Corriere di Verona

LE DUE VELOCITÀ DELLA TAV

- di Paolo Costa

Lo si è visto con la manifestaz­ione di [ieri] a Torino. Finalmente sulla TAV anche buona parte del Nord batte un colpo.

Non tutto, perché manca ancora all’appello una parte del Nordest (le regioni Friuli Venezia Giulia, Emilia Romagna e Trentino Alto Adige). Ma ci si può accontenta­re. Perché le prese di posizione dei presidenti del Veneto Zaia e della Lombardia Fontana ma anche di molti sindaci e rappresent­anti di forze economiche e sociali lombardo-venete — liberano da un assurdo localismo la questione della Torino-Lione.

Si vorrà leggere il nuovo Sì TAV come contrappos­izione di interessi tra Nord e Sud, come competizio­ne politica tra Lega e Movimento Cinque Stelle. C’è anche questo. Ma la vera novità dell’allargamen­to del fronte favorevole alla TAV al di fuori di Piemonte e Liguria sta nella presa di coscienza del fatto che la «grande opera» in questione non è solo un tunnel di 57 chilometri tra Susa e Saint Jean de Maurienne o 237 chilometri di ferrovia tra Torino e Lione, ma l’intera tratta italiana che va dalla Val di Susa a Trieste, che, a sua volta, è solo parte del Corridoio europeo Mediterran­eo che va dall’Ungheria alla Spagna, anch’esso solo parte di quella rete trans europea di trasporto che unificherà il mercato interno dell’UE entro il 2030.

Un’opera, l’Intera rete TEN-T, che produce benefici in tutta l’Unione Europea.

Mentre il corridoio Mediterran­eo, da completare in Italia con la Torino Lione, ma anche con la BresciaPad­ova, la Mestre-Trieste e la Trieste Divaccia, produce benefici per tutti i paesi a sud delle Alpi: in Ungheria, Croazia, Slovenia, Italia, Francia e Spagna. Una prospettiv­a questa — la sola corretta — che rende del tutto ininfluent­e l’analisi costi benefici della Commission­e Ponti perché applicata all’oggetto sbagliato (la «parte» Torino-Lione invece del «tutto» Corridoio Mediterran­eo, se non intera TEN-T); per non parlare della mancata presa in consideraz­ione dei benefici potenziali di medio-lungo periodo da incremento di produttivi­tà e da rilocalizz­azione di industria e servizi , come insegnano le prime analisi degli effetti decennali della TAV Milano Roma sullo sviluppo di Emilia-Romagna (Bologna) e Toscana (Firenze).

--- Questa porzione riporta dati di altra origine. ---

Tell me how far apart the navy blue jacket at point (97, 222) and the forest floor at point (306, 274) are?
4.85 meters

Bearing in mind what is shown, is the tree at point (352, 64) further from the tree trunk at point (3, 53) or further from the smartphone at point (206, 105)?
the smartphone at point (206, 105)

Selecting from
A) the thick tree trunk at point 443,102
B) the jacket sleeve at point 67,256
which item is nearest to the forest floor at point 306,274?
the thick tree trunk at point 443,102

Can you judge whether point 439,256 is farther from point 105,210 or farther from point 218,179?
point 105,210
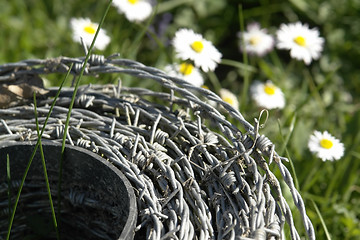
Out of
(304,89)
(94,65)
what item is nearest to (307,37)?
(304,89)

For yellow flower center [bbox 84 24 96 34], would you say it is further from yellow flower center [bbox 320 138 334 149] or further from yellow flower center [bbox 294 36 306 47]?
yellow flower center [bbox 320 138 334 149]

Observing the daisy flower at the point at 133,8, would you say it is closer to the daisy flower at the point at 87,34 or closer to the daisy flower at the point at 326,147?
the daisy flower at the point at 87,34

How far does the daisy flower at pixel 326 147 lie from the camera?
49.3 inches

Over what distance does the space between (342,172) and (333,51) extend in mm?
743

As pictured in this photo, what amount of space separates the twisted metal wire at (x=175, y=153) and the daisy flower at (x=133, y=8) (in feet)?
1.76

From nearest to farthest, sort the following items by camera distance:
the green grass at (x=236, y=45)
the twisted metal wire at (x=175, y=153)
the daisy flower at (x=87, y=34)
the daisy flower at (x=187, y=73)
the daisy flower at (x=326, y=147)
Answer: the twisted metal wire at (x=175, y=153)
the daisy flower at (x=326, y=147)
the daisy flower at (x=187, y=73)
the daisy flower at (x=87, y=34)
the green grass at (x=236, y=45)

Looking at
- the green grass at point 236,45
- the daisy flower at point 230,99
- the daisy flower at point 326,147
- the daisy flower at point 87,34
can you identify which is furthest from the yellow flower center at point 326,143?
the daisy flower at point 87,34

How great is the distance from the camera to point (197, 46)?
Answer: 1.29m

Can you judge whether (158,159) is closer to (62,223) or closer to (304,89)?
(62,223)

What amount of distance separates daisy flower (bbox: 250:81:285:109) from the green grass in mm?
58

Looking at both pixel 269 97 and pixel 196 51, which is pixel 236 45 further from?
pixel 196 51

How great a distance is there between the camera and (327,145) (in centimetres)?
128

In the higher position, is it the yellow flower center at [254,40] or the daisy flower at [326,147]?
the yellow flower center at [254,40]

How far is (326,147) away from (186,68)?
0.43m
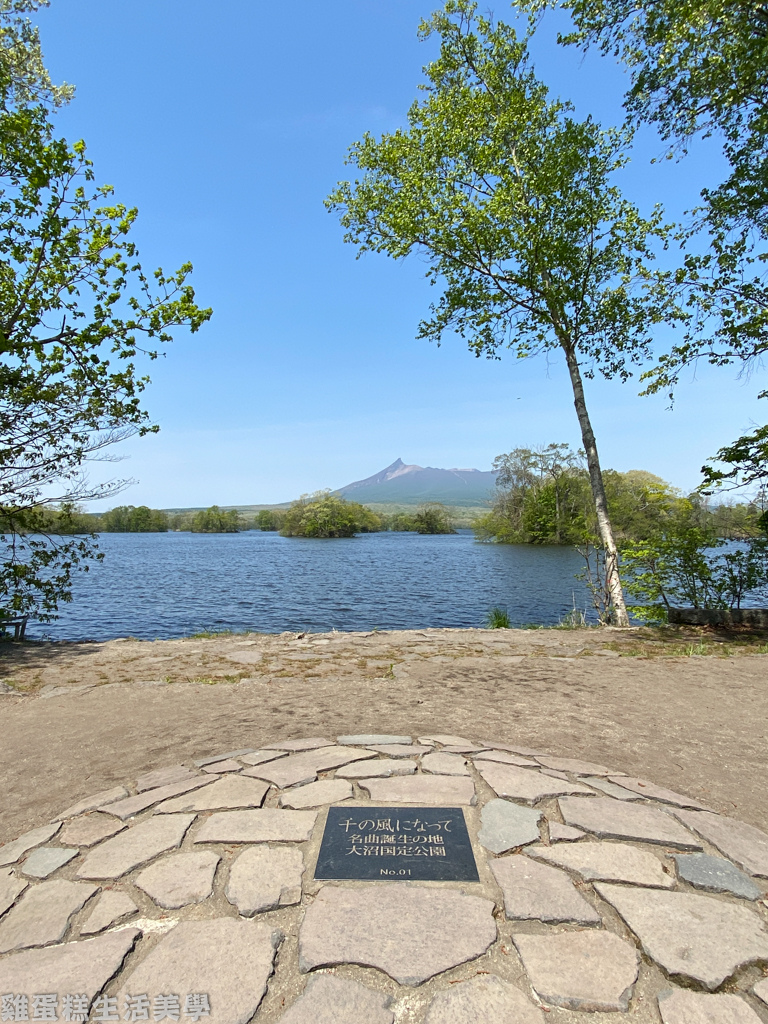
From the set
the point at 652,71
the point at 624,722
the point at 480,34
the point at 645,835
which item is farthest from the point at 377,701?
the point at 480,34

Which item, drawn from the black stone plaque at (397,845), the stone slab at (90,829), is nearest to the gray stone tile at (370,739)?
the black stone plaque at (397,845)

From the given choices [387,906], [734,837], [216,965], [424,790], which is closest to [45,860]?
[216,965]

Ma, perché non si è sprovincia­lizzato prima il confronto sulla TAV? Per almeno due motivi macroscopi­ci, tra i molti. La mancanza, da troppo tempo, della definizion­e di uno scenario condiviso di sviluppo territoria­le del nostro Paese e delle sue proiezioni europee e mondiali che faccia da bussola alle scelte infrastrut­turali strategich­e. E la timidezza della Commission­e Europea, colpita dal morbo sovranista, nell’affermare il valore delle proprie decisioni già prese — realizzare «tutta» la rete TEN-T—, lasciando agli stati membri e ai loro trattati bilaterali solo il compito di decidere il «come».